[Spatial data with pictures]
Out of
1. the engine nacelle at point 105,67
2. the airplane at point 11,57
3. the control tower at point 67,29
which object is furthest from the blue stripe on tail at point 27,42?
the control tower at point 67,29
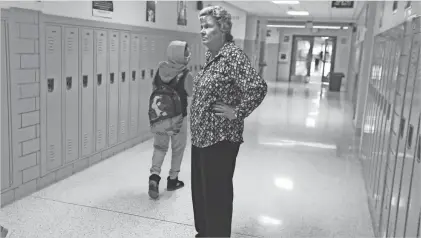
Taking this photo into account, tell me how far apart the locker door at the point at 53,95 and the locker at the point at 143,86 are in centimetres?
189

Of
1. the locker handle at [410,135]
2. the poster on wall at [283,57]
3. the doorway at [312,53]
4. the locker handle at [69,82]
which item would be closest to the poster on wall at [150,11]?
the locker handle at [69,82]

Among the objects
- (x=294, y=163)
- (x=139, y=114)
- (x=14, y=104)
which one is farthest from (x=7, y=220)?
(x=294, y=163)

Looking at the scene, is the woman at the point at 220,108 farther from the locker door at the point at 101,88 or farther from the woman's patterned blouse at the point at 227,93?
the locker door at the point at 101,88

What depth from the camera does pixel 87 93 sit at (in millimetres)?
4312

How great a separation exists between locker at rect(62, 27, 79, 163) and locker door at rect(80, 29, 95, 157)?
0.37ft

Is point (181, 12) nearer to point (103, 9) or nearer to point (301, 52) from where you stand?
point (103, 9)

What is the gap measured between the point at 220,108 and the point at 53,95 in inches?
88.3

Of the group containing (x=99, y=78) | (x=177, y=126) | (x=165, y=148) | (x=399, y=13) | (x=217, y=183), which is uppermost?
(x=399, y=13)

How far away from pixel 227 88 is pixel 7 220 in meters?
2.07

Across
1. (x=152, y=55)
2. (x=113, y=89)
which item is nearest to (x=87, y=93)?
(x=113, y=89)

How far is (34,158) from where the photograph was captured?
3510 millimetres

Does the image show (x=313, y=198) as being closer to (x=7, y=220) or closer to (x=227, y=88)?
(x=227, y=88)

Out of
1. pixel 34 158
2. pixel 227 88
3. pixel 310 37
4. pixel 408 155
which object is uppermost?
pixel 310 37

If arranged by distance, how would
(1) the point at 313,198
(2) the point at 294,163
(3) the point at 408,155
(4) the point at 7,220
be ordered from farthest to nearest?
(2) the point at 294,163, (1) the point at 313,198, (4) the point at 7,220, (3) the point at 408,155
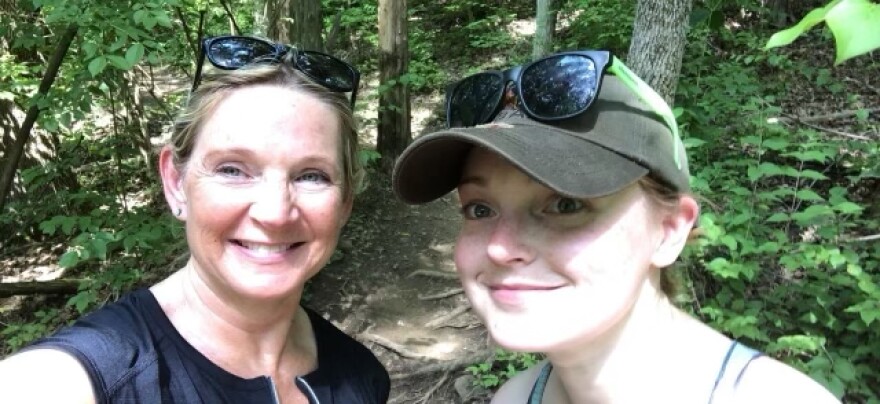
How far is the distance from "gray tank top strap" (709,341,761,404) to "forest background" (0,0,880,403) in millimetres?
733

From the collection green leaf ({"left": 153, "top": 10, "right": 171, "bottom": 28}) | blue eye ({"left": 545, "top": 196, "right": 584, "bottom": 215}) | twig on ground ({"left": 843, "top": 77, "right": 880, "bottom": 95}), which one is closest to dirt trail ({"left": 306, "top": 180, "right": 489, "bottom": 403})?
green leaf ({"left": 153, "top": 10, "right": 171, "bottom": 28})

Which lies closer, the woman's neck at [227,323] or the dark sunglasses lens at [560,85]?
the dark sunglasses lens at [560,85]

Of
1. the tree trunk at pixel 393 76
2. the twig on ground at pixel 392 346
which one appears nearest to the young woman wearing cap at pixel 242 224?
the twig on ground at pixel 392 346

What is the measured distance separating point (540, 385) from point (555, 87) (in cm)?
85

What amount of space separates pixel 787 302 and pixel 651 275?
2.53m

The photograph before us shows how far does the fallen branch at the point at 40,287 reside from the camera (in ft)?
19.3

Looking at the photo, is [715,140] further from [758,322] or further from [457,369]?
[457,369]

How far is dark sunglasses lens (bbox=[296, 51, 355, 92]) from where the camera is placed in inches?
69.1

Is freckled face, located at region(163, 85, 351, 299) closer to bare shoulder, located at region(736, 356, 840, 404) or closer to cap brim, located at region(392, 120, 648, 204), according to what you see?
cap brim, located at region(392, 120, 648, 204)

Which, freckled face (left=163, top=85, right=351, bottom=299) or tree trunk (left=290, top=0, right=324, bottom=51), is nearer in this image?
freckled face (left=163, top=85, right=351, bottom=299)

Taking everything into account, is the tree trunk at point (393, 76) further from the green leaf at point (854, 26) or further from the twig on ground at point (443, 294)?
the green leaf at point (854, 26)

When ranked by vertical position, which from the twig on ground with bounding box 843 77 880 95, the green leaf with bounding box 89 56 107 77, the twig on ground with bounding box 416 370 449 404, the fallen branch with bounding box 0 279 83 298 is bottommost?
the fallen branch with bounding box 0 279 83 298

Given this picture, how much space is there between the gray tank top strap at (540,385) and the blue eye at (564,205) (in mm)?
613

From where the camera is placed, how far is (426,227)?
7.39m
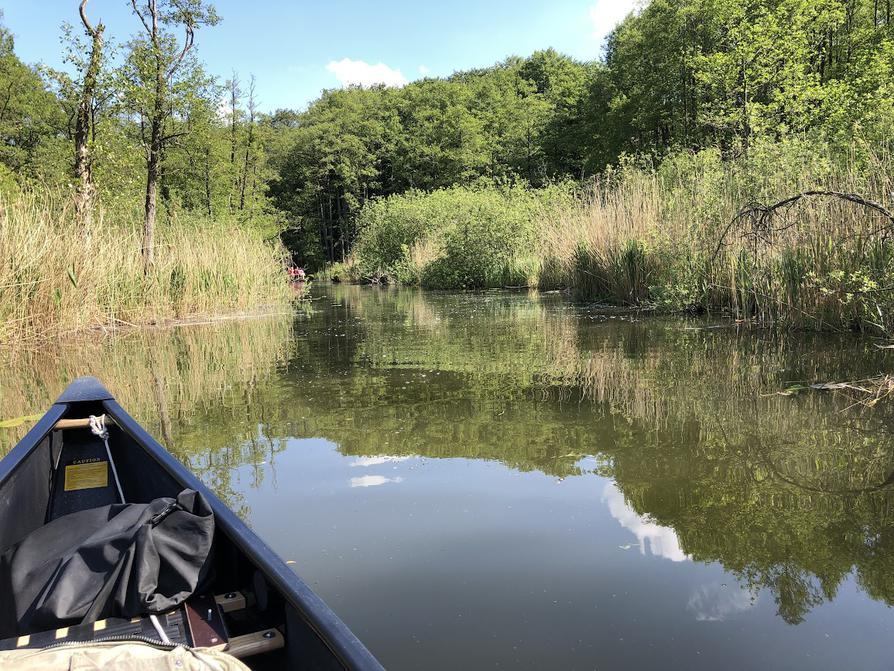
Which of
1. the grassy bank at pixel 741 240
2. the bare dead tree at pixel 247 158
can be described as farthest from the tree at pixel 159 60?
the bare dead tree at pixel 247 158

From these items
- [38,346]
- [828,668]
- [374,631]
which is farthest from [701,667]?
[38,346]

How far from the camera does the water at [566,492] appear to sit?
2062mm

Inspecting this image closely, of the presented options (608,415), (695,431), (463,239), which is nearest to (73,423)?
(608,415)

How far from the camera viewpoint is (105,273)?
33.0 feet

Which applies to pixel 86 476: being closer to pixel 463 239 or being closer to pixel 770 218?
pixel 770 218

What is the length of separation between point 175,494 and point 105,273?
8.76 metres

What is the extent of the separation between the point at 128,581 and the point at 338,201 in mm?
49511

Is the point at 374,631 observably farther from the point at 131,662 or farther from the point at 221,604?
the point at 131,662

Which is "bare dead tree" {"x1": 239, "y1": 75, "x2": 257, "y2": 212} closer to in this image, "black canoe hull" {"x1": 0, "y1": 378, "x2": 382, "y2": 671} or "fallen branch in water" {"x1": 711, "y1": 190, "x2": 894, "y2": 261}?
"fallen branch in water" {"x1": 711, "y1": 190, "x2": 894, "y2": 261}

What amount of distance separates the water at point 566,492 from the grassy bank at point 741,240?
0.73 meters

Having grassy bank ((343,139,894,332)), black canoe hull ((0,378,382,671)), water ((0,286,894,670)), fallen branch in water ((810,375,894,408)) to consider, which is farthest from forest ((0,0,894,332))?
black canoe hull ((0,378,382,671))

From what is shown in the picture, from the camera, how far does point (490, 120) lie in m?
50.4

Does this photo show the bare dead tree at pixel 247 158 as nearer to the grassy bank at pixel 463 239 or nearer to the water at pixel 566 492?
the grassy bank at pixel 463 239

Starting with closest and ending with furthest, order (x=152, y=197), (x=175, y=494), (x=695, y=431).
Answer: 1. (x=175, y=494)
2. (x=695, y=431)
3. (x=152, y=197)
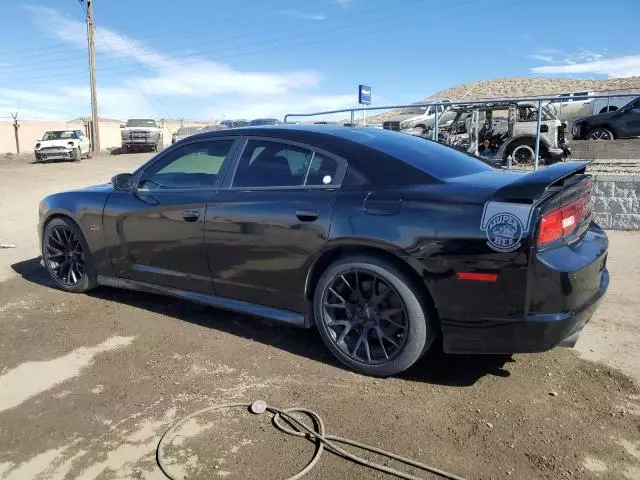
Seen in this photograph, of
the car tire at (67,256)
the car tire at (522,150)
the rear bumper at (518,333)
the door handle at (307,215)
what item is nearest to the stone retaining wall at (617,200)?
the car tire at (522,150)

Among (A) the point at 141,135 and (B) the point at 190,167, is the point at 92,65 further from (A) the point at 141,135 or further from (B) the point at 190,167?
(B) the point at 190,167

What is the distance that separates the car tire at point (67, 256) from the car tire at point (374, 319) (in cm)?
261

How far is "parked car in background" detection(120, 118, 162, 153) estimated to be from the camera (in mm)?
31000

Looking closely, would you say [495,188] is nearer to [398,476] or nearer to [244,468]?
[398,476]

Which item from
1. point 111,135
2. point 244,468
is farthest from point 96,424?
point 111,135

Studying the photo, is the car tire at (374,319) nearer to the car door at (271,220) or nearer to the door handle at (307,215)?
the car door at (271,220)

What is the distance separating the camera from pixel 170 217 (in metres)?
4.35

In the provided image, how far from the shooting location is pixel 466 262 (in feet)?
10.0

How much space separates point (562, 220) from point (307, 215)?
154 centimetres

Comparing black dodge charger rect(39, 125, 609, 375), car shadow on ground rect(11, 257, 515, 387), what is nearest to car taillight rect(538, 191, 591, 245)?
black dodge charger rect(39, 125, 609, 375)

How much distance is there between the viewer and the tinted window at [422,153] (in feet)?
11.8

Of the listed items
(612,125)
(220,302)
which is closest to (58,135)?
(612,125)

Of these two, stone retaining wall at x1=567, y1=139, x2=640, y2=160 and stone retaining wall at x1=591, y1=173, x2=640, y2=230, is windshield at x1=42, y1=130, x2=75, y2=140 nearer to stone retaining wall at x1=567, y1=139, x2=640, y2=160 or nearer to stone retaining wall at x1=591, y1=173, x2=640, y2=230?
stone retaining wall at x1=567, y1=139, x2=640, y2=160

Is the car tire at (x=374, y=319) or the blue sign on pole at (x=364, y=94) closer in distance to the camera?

Goal: Copy exactly the lines of the listing above, beginning at the line with "How much space separates" and ending at its final line; write out nothing else.

Full solution:
How much space separates point (562, 220) from point (307, 215)?
154 centimetres

Comparing black dodge charger rect(39, 125, 609, 375), car shadow on ground rect(11, 257, 515, 387), what is nearest to car taillight rect(538, 191, 591, 245)?
black dodge charger rect(39, 125, 609, 375)

How much distance is there between the viewer and the tinted window at [422,153] (in feet)?
11.8

Of the listed items
(612,125)
(220,302)
which is closest to (58,135)?
(612,125)

Of these two, stone retaining wall at x1=567, y1=139, x2=640, y2=160 and stone retaining wall at x1=591, y1=173, x2=640, y2=230, is windshield at x1=42, y1=130, x2=75, y2=140 nearer to stone retaining wall at x1=567, y1=139, x2=640, y2=160 or nearer to stone retaining wall at x1=591, y1=173, x2=640, y2=230?
stone retaining wall at x1=567, y1=139, x2=640, y2=160

Is the car tire at (x=374, y=319) or the blue sign on pole at (x=364, y=94) closer in distance to the camera?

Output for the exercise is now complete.